Parallel and Distributed Sampling with AbstractMCMC
AbstractMCMC
and AdvancedHMC
support both parallel and distributed sampling.
Parallel Sampling
To perform multi-threaded sampling of multiple chains, start the Julia session with the -t <n_threads>
argument. The model compilation code remains the same, and we can sample multiple chains in parallel as follows:
n_chains = 4
samples_and_stats = AbstractMCMC.sample(
ad_model,
AdvancedHMC.NUTS(0.65),
AbstractMCMC.MCMCThreads(),
n_samples,
n_chains;
chain_type = Chains,
n_adapts = n_adapts,
init_params = [initial_θ for _ = 1:n_chains],
discard_initial = n_adapts,
)
In this case, we pass two additional arguments to AbstractMCMC.sample
:
AbstractMCMC.MCMCThreads()
: the sampler type, andn_chains
: the number of chains to sample.
Distributed Sampling
To perform distributed sampling of multiple chains, start the Julia session with the -p <n_processes>
argument.
In distributed mode, ensure that all functions and modules are available on all processes. Use @everywhere
to make the functions and modules available on all processes.
For example:
@everywhere begin
using JuliaBUGS, LogDensityProblems, LogDensityProblemsAD, AbstractMCMC, AdvancedHMC, MCMCChains, ReverseDiff # also other packages one may need
# Define the functions to use
# Use `@register_primitive` to register the functions to use in the model
# Distributed can handle data dependencies in some cases, for more detail, see https://docs.julialang.org/en/v1/manual/distributed-computing/
end
n_chains = nprocs() - 1 # use all the processes except the master process
samples_and_stats = AbstractMCMC.sample(
ad_model,
AdvancedHMC.NUTS(0.65),
AbstractMCMC.MCMCDistributed(),
n_samples,
n_chains;
chain_type = Chains,
n_adapts = n_adapts,
init_params = [initial_θ for _ = 1:n_chains], # each chain has its own initial parameters
discard_initial = n_adapts,
progress = false, # Base.TTY creating problems in distributed setting
)
In this case, we pass two additional arguments to AbstractMCMC.sample
:
AbstractMCMC.MCMCDistributed()
: the sampler type, andn_chains
: the number of chains to sample.
Note that the init_params
argument is now a vector of initial parameters for each chain.
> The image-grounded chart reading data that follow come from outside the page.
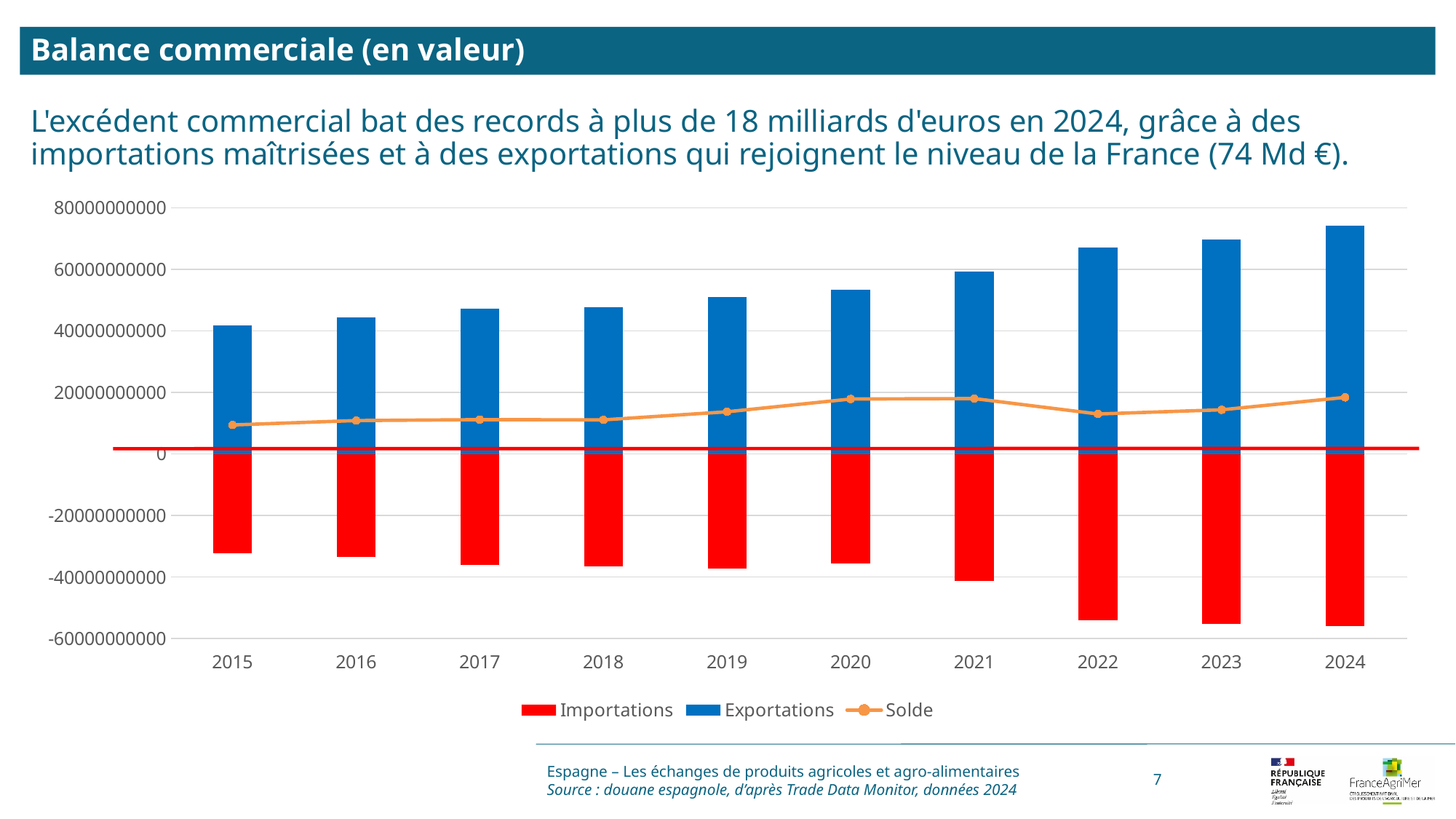
Is the value for Exportations in 2024 greater or less than 60000000000? greater How many years are shown on the x axis of the chart? 10 How many series does the chart legend list? 3 In which year is the Solde line at its lowest point? 2015 Which series is drawn as an orange line in the chart? Solde In which year are Exportations lowest? 2015 In which year are Exportations highest? 2024 What kind of chart is shown on the slide? A combined bar and line chart Is the value for Importations in 2022 greater or less than -40000000000? less Is the value for Exportations in 2019 greater or less than 40000000000? greater Do Exportations generally rise or fall from 2015 to 2024? rise Which is larger, Exportations in 2022 or Exportations in 2018? Exportations in 2022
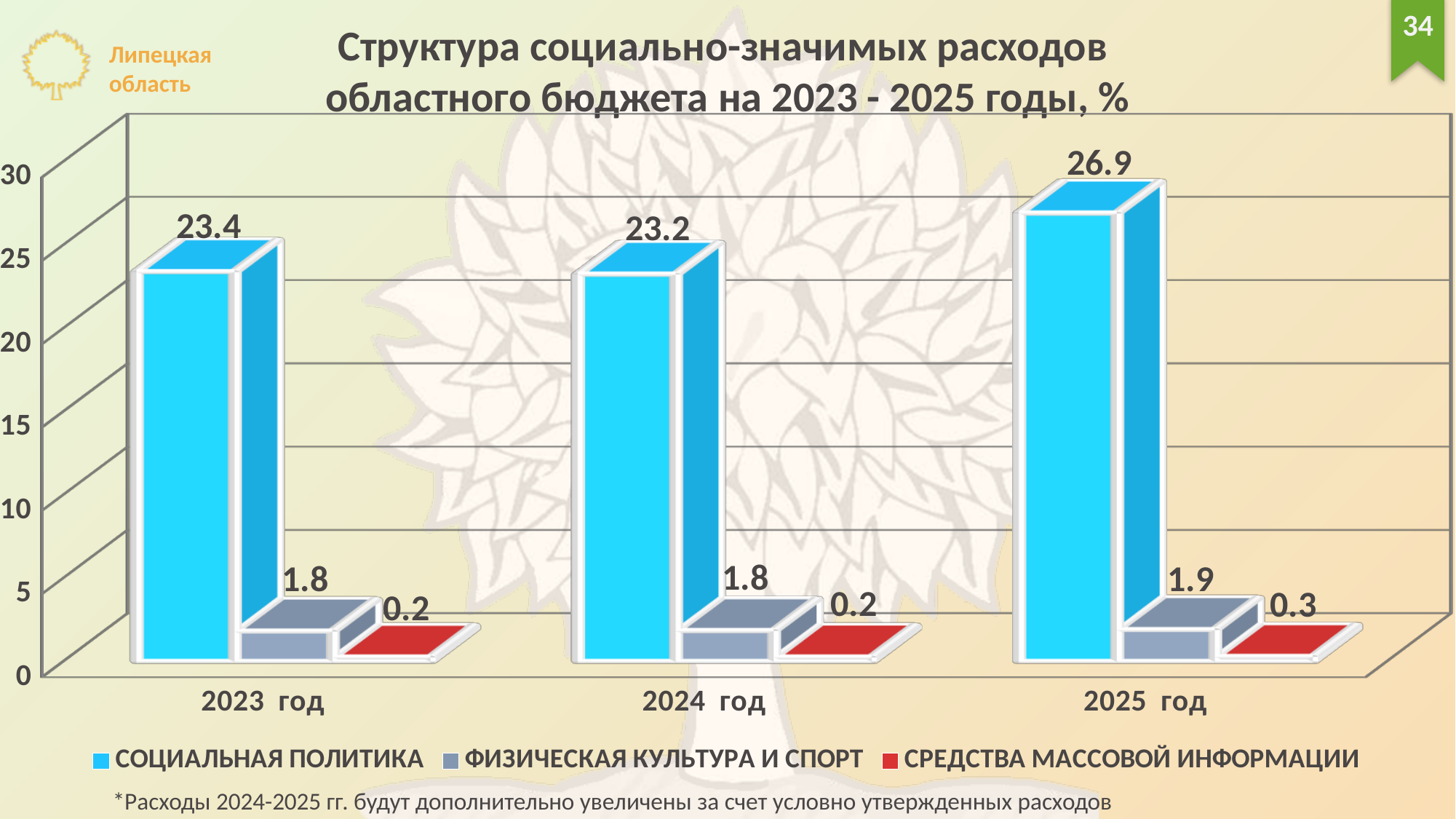
How many series does the legend list? 3 What is the value for СОЦИАЛЬНАЯ ПОЛИТИКА in 2025 год? 26.9 Is the value for СОЦИАЛЬНАЯ ПОЛИТИКА in 2025 год greater or less than 25? greater What is the value for СОЦИАЛЬНАЯ ПОЛИТИКА in 2023 год? 23.4 Which is larger: СРЕДСТВА МАССОВОЙ ИНФОРМАЦИИ in 2025 год or in 2023 год? 2025 год In which year is the value for СОЦИАЛЬНАЯ ПОЛИТИКА lowest? 2024 год What is the difference between the СОЦИАЛЬНАЯ ПОЛИТИКА values for 2025 год and 2023 год? 3.5 In which year is the value for СОЦИАЛЬНАЯ ПОЛИТИКА highest? 2025 год What is the value for ФИЗИЧЕСКАЯ КУЛЬТУРА И СПОРТ in 2025 год? 1.9 What kind of chart is shown on the slide? bar chart What is the value for СРЕДСТВА МАССОВОЙ ИНФОРМАЦИИ in 2024 год? 0.2 How many years are shown on the x axis? 3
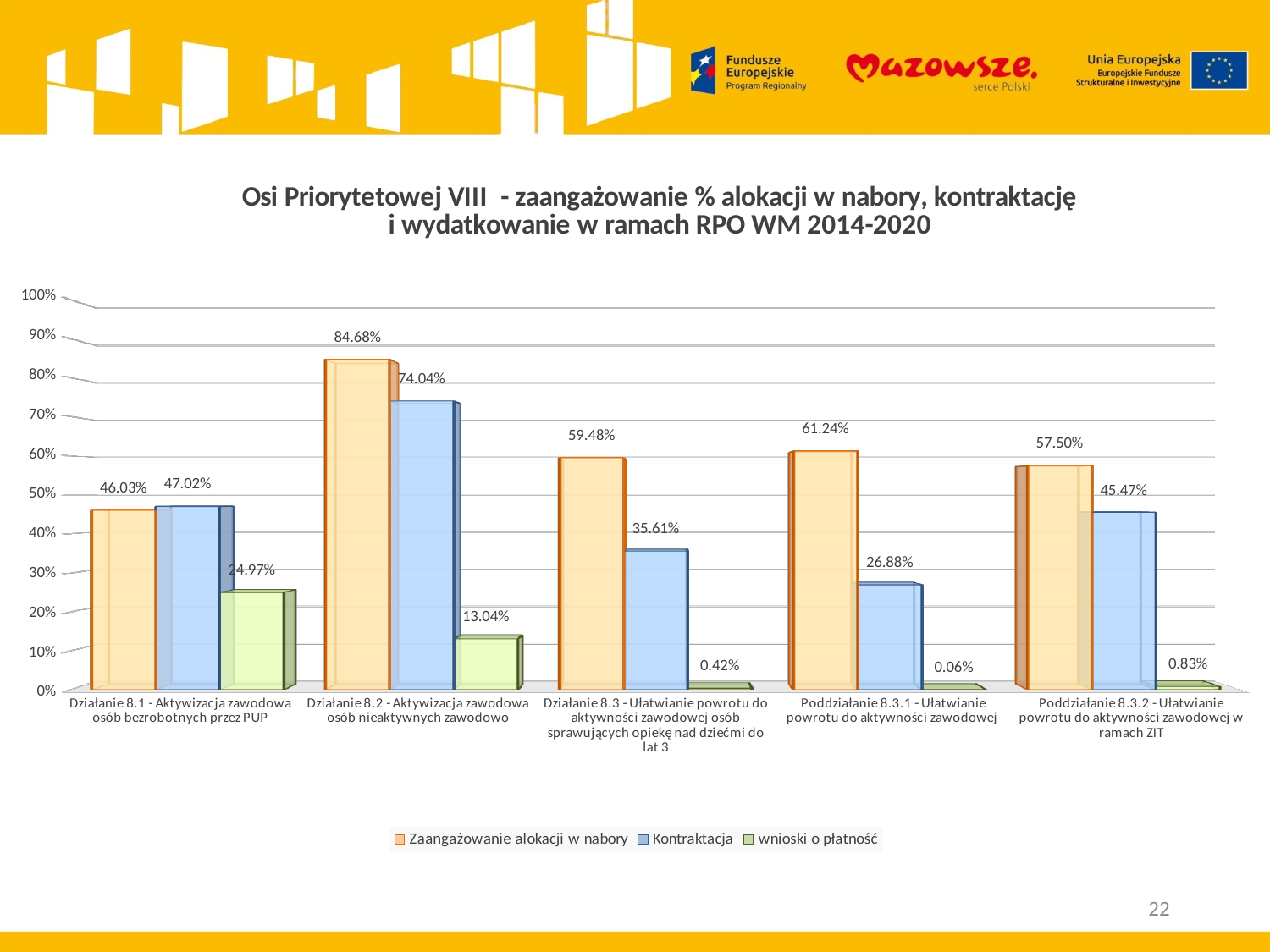
What kind of chart is shown on the slide? Bar chart For Działanie 8.1 - Aktywizacja zawodowa osób bezrobotnych przez PUP, which is larger: "Zaangażowanie alokacji w nabory" or "Kontraktacja"? Kontraktacja What is the "wnioski o płatność" value for Działanie 8.1 - Aktywizacja zawodowa osób bezrobotnych przez PUP? 24.97% What is the "Kontraktacja" value for Poddziałanie 8.3.2 - Ułatwianie powrotu do aktywności zawodowej w ramach ZIT? 45.47% What is the difference between the "Zaangażowanie alokacji w nabory" and "Kontraktacja" values for Działanie 8.3 - Ułatwianie powrotu do aktywności zawodowej osób sprawujących opiekę nad dziećmi do lat 3? 23.87% Which category has the lowest "wnioski o płatność" value? Poddziałanie 8.3.1 - Ułatwianie powrotu do aktywności zawodowej What is the value of "Zaangażowanie alokacji w nabory" for Działanie 8.2 - Aktywizacja zawodowa osób nieaktywnych zawodowo? 84.68% How many categories are shown on the x axis of the chart? 5 Which category has the highest "Zaangażowanie alokacji w nabory" value? Działanie 8.2 - Aktywizacja zawodowa osób nieaktywnych zawodowo How many series does the legend list? 3 Which series is shown in green in the legend? wnioski o płatność Is the "Kontraktacja" value for Poddziałanie 8.3.1 - Ułatwianie powrotu do aktywności zawodowej greater or less than 30%? less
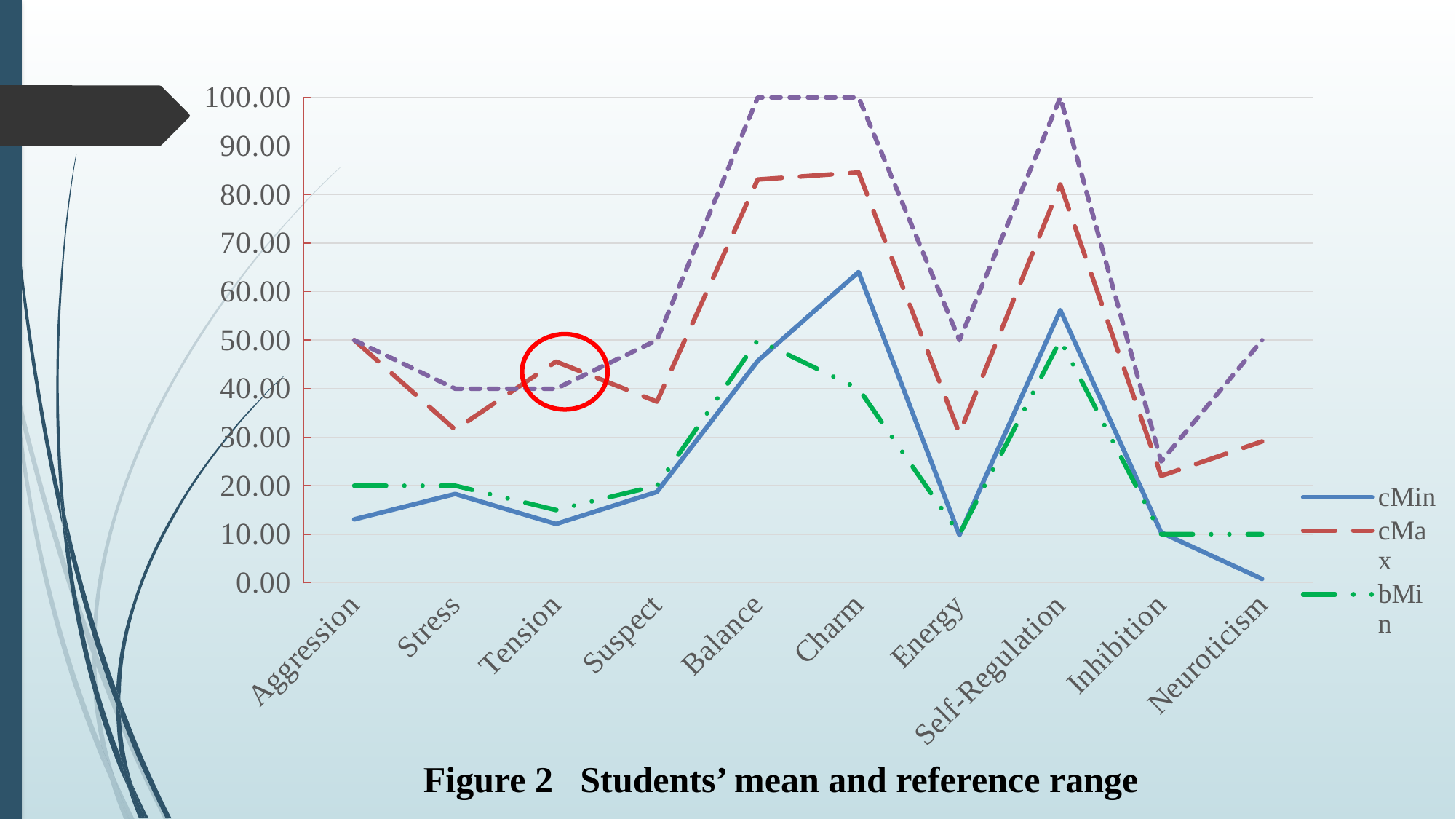
What kind of chart is shown on the slide? line chart What is the bMin value for Aggression? 20.00 Is the cMin value for Aggression greater or less than 20? less For which category is the cMax series lowest? Inhibition Is the cMax value for Charm greater or less than 80? greater For which category is the cMin series highest? Charm At Aggression, which is larger: the bMin value or the cMin value? bMin For which category is the cMin series lowest? Neuroticism What is the caption of the chart? Figure 2 Students' mean and reference range What is the bMin value for Neuroticism? 10.00 How many series does the chart's legend list? 3 How many categories are shown on the x axis of the chart? 10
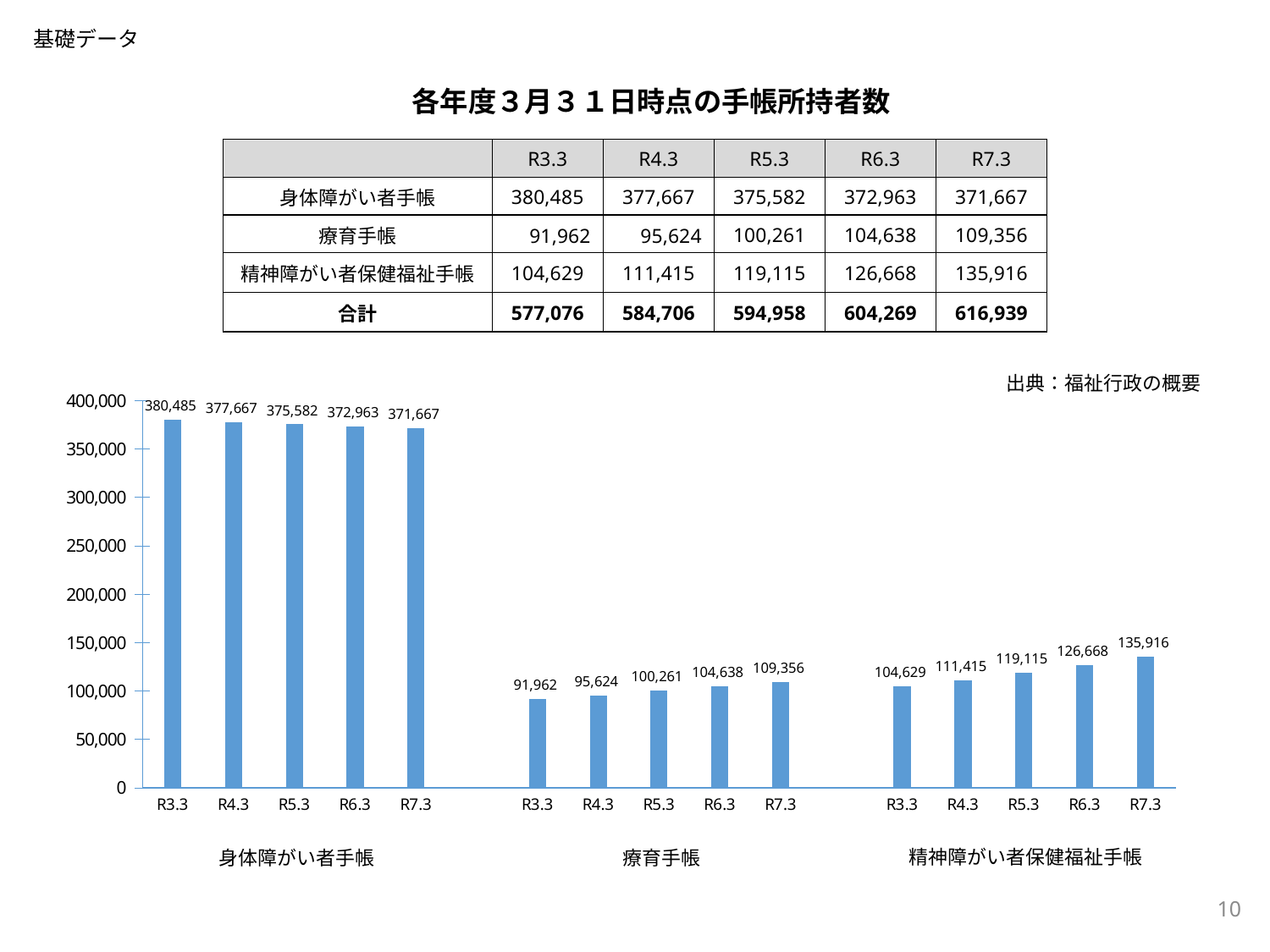
Is the R4.3 value for 療育手帳 greater or less than 100,000? less What is the difference between the R3.3 and R7.3 values in the 身体障がい者手帳 group? 8,818 Which is larger: the R7.3 value for 療育手帳 or the R3.3 value for 精神障がい者保健福祉手帳? R7.3 value for 療育手帳 Which year has the highest value in the 精神障がい者保健福祉手帳 group? R7.3 Do the values in the 身体障がい者手帳 group rise or fall from R3.3 to R7.3? fall What is the value for R5.3 in the 療育手帳 group? 100,261 Which year has the lowest value in the 療育手帳 group? R3.3 What is the title of the chart? 各年度３月３１日時点の手帳所持者数 What is the value for R6.3 in the 精神障がい者保健福祉手帳 group? 126,668 What kind of chart is shown on the slide? bar chart What is the value for R7.3 in the 身体障がい者手帳 group? 371,667 How many bars are plotted in total on the chart? 15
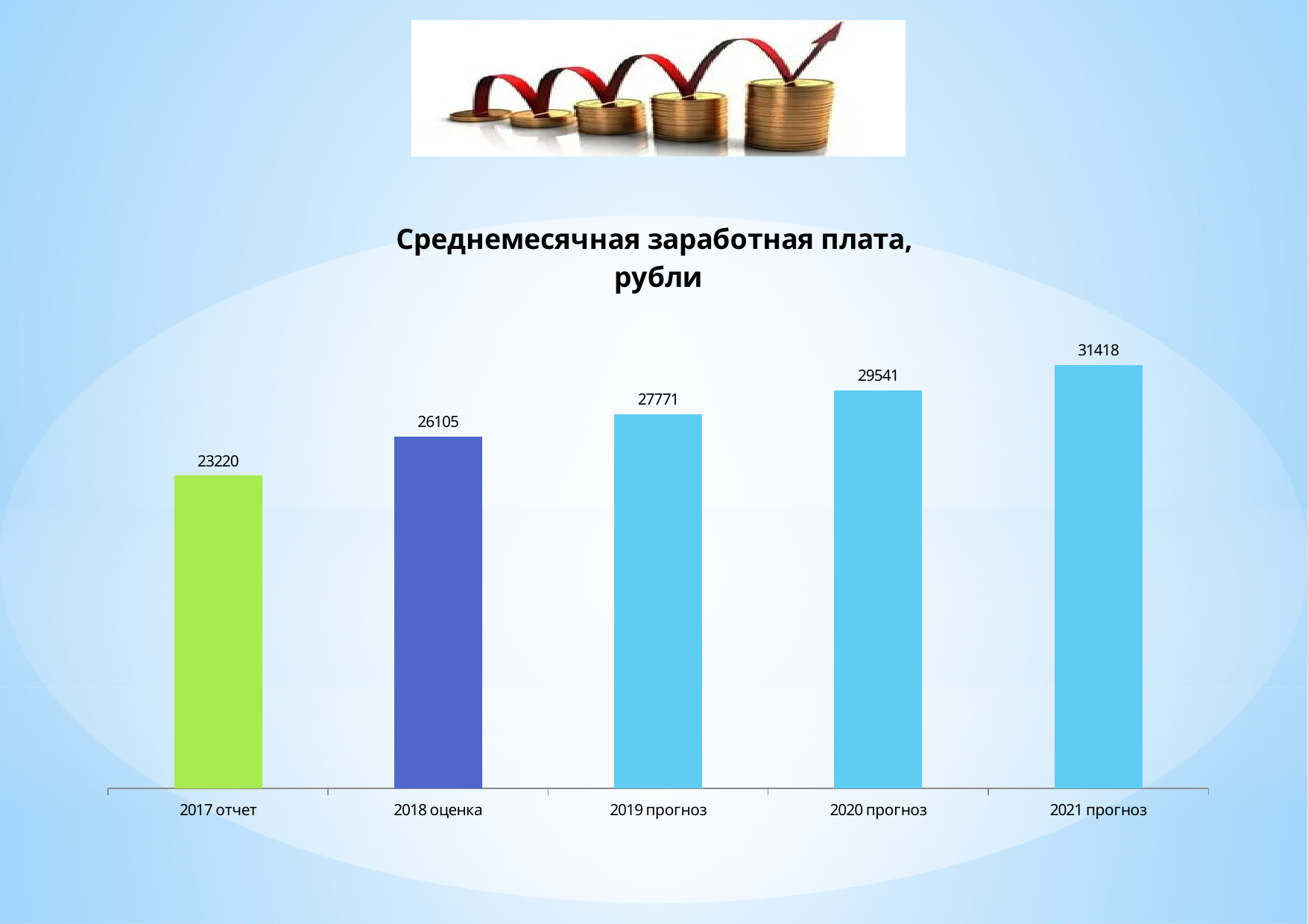
What is the difference between the values for 2018 оценка and 2017 отчет? 2885 What is the title of the chart? Среднемесячная заработная плата, рубли Do the values rise or fall from 2017 отчет to 2021 прогноз? rise Which category has the highest value? 2021 прогноз Which category has the lowest value? 2017 отчет What is the value for 2019 прогноз? 27771 What is the value for 2017 отчет? 23220 What kind of chart is this? bar chart Which is larger, the value for 2018 оценка or the value for 2019 прогноз? 2019 прогноз What is the value for 2021 прогноз? 31418 How many categories are shown on the x axis? 5 What is the difference between the values for 2021 прогноз and 2020 прогноз? 1877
Sometimes the progress logger can cause problems in distributed setting, so we can disable it by setting progress = false
.
More Examples
We have transcribed all the examples from the first volume of the BUGS Examples (original and transcribed). All programs and data are included, and can be compiled using the steps described in the tutorial above.